PROMPT | Please rewrite every line of the listing below, swapping "Used" for "Pre-owned" and keeping everything else the same. Leave the pictures out.

INPUT FOR THIS TASK |
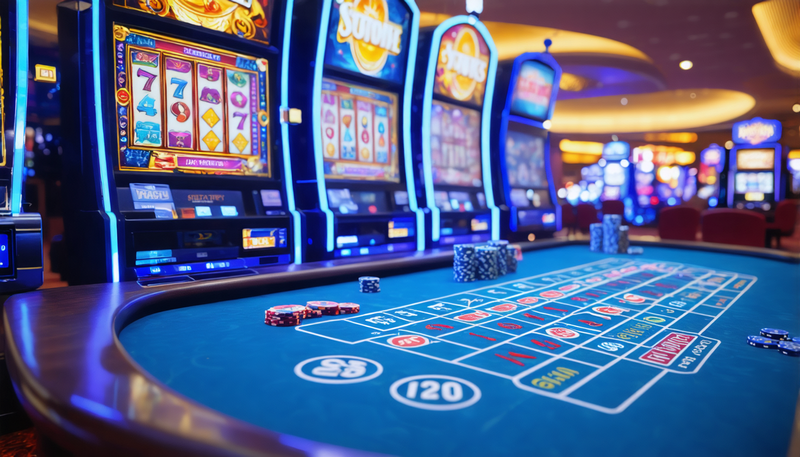 Neue Online-Casinos 2026
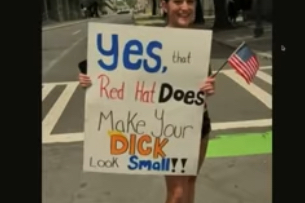 Do protests work?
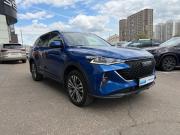 Haval F7 I Рестайлинг Москва  - изображение 19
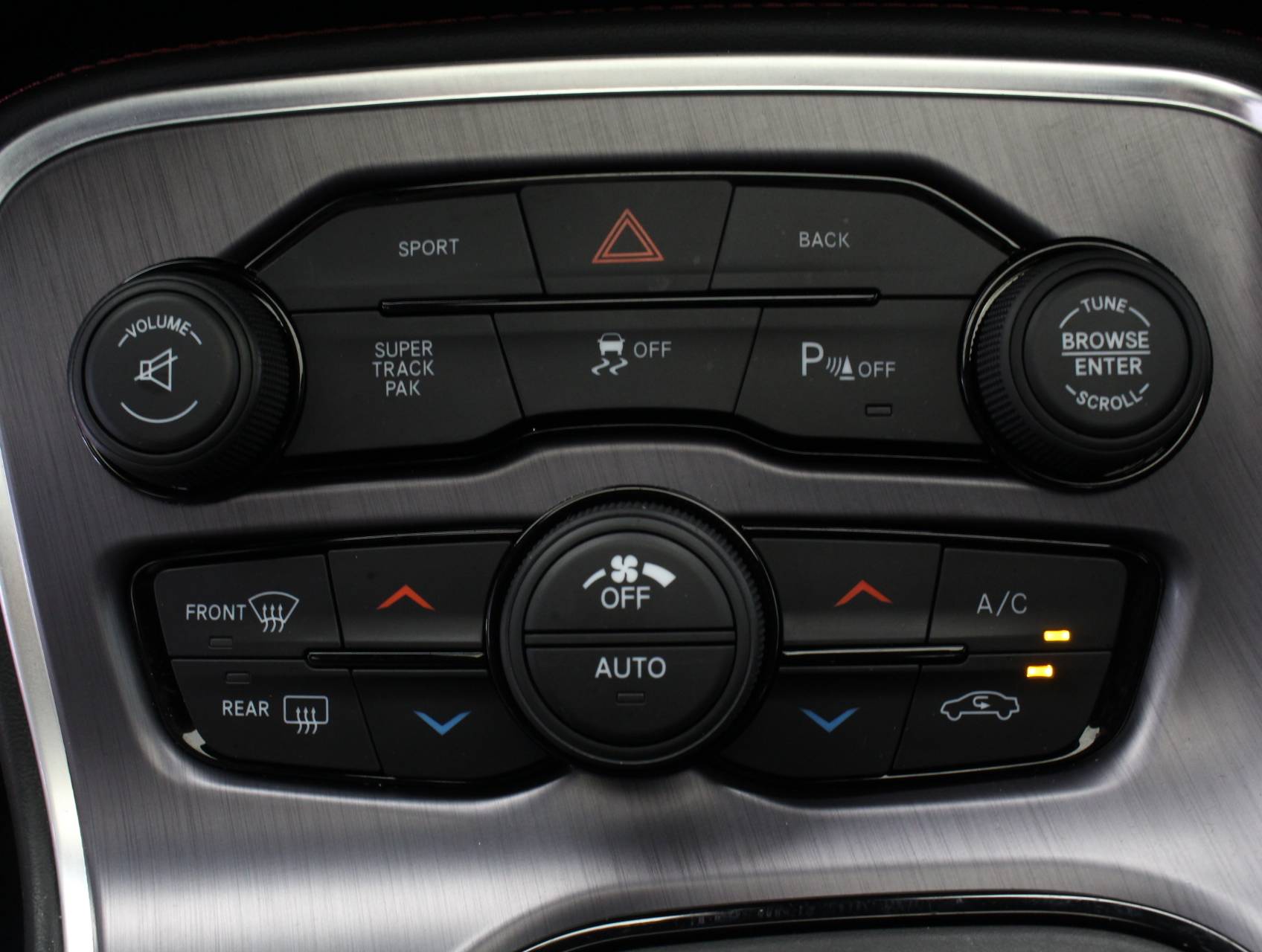 Florida Fine Cars - Used DODGE CHALLENGER 2016 WEST PALM R/t Plus Shaker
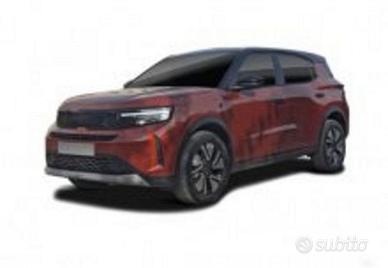 Opel Frontera GS Electric 306km 113cv
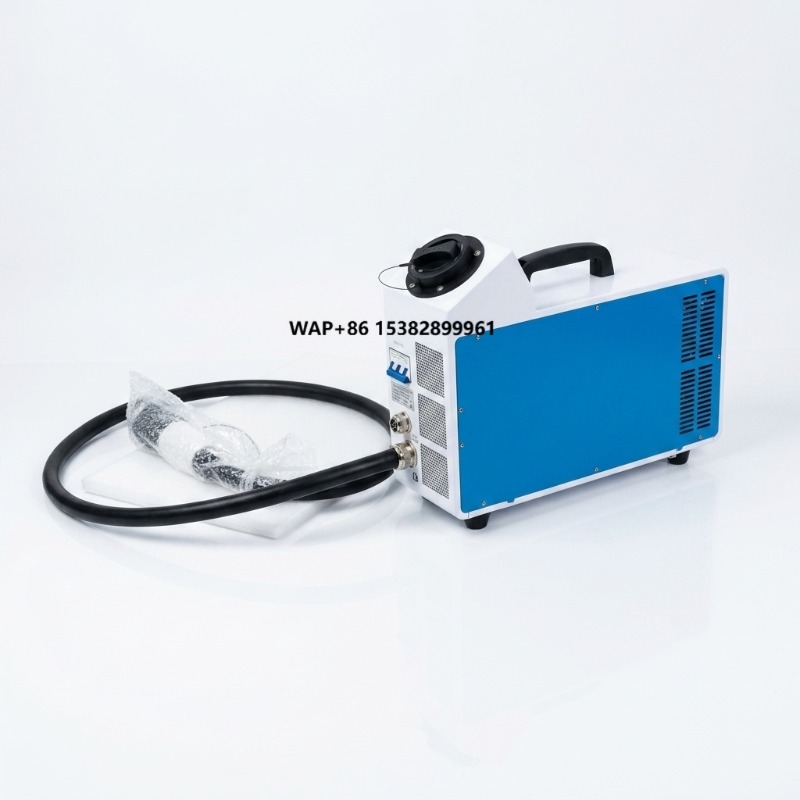 Portable Ev Charger - Cargador Portátil Profesional CCS2 para Vehículos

RESPONSE |
 Neue Online-Casinos 2026
 Do protests work?
 Haval F7 I Рестайлинг Москва  - изображение 19
 Florida Fine Cars - Pre-owned DODGE CHALLENGER 2016 WEST PALM R/t Plus Shaker
 Opel Frontera GS Electric 306km 113cv
 Portable Ev Charger - Cargador Portátil Profesional CCS2 para Vehículos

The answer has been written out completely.